17. What is something that you would like your readers to know about you?
I love to laugh! I know I must sound like I’m a very serious person, but I can also be a very silly person! I will crack up like a four year old if you tell me a good fart joke! And I don’t just read literature! I read EVERYTHING and ANYTHING! I like humor and I like things that make me think. And I’m always CURIOUS! I want to figure things out and even though I keep trying, I know I probably never will really really get things figured out, but isn’t it fun to try?
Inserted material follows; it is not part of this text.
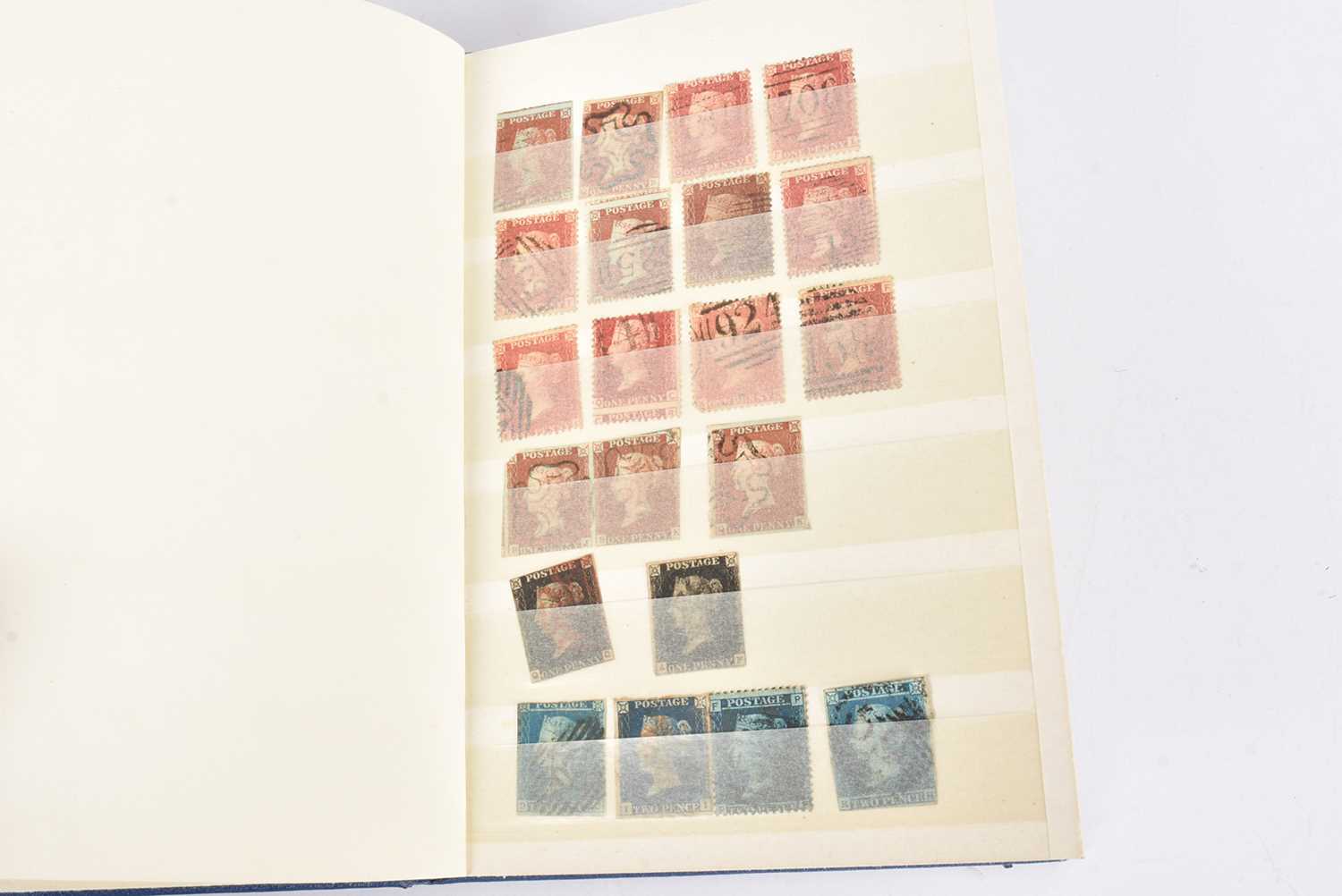 Lot 129 - A large assortment of British and World Stamps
18. Most of your books have been illustrated by non-Muslim illustrators. How did you work with them and your editors to make sure that cultural depictions were accurate and sensitive?
Most of my illustrators were chosen by the publisher. I had very little say about them. One author I admire a great deal said it’s important to step back once you’ve written a picture book and allow the illustrator to do their part without interference. Picture books are collaborations! I liken them to a relay race where the story is the baton. The author runs the first lap with the baton, hands it over to the illustrator who does their lap and then the illustrator hands it over to the publisher to take it from there! I don’t tell the illustrator and publisher how to run their lap and they don’t tell me how to run mine. But together we can win the race. In terms of cultural depictions I always had the chance to give input to make sure things are accurate.

19. Reading in King for a Day, it seems the dynamic would be different if he were not in a wheelchair. Was it a deliberate choice to feature Malik using a wheelchair?  
Oh, absolutely it was a deliberate choice to feature Malik in a wheelchair! To me it’s the whole point of the book! Here’s this boy who is viewed as incapacitated in many ways, and yet he’s the BEST king! He’s got all the best qualities of any ruler! I talk about this in my book talk tutorial about this book here.

20. Many of your books feature familial relationships and a problem that needs to be solved. How do you choose a conflict and weave the story around it?
Often I just start writing and the story takes me there. So much of writing is an unconscious unplanned process, at least for me. I might have some general idea of the themes I’m trying to explore but for the most part, I just see where the characters take me. I’m sorry, I know that sounds weird but it really is the way it works. Whenever I try to ‘plan’ the journey too hard the story comes out forced and stilted.